* Exercise material *
--- --- ---
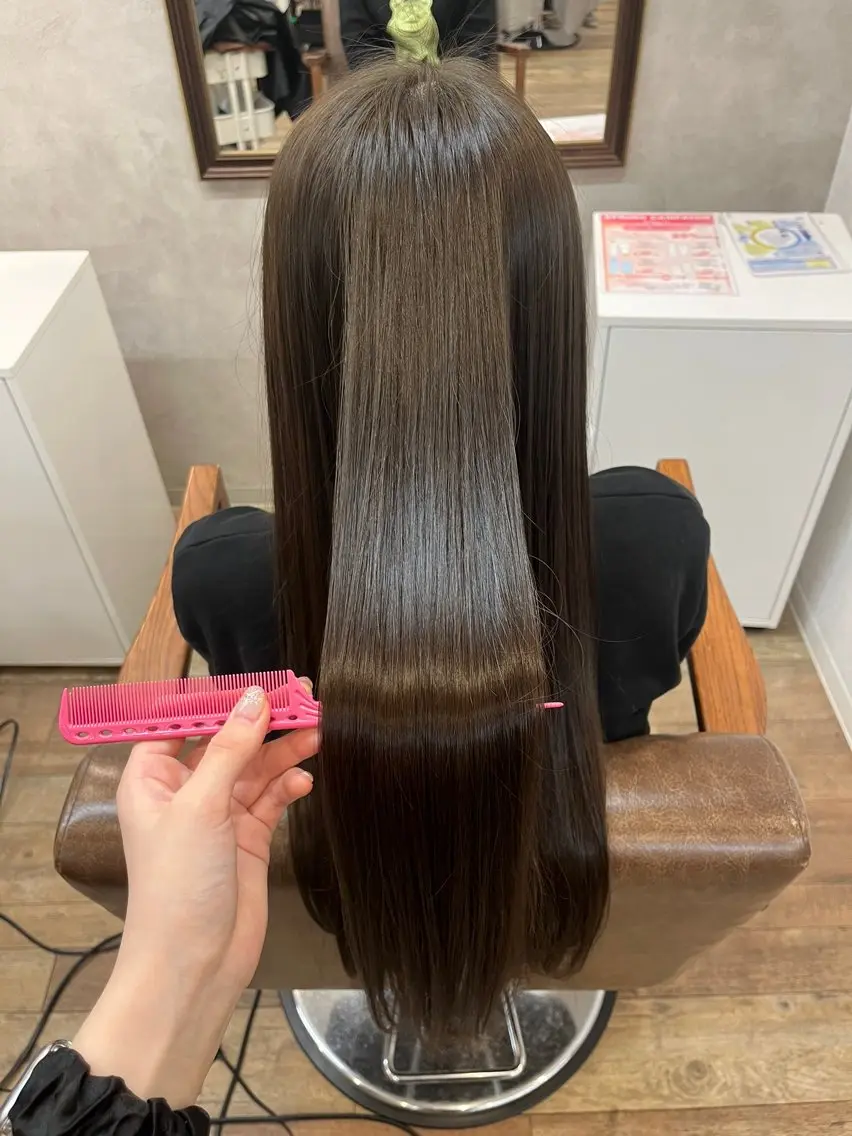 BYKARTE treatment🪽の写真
--- --- ---
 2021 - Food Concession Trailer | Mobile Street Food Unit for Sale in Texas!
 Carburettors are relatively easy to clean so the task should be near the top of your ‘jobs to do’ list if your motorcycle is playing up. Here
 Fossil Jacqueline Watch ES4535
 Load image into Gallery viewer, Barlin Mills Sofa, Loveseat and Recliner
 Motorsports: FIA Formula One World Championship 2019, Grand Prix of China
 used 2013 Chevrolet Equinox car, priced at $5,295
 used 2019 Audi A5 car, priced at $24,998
--- --- ---
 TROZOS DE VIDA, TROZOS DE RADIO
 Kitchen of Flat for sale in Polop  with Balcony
--- --- ---
* What is required *
Every line of the entries that includes "used" must be copied into the answer.

* Reply to the exercise *
 used 2013 Chevrolet Equinox car, priced at $5,295
 used 2019 Audi A5 car, priced at $24,998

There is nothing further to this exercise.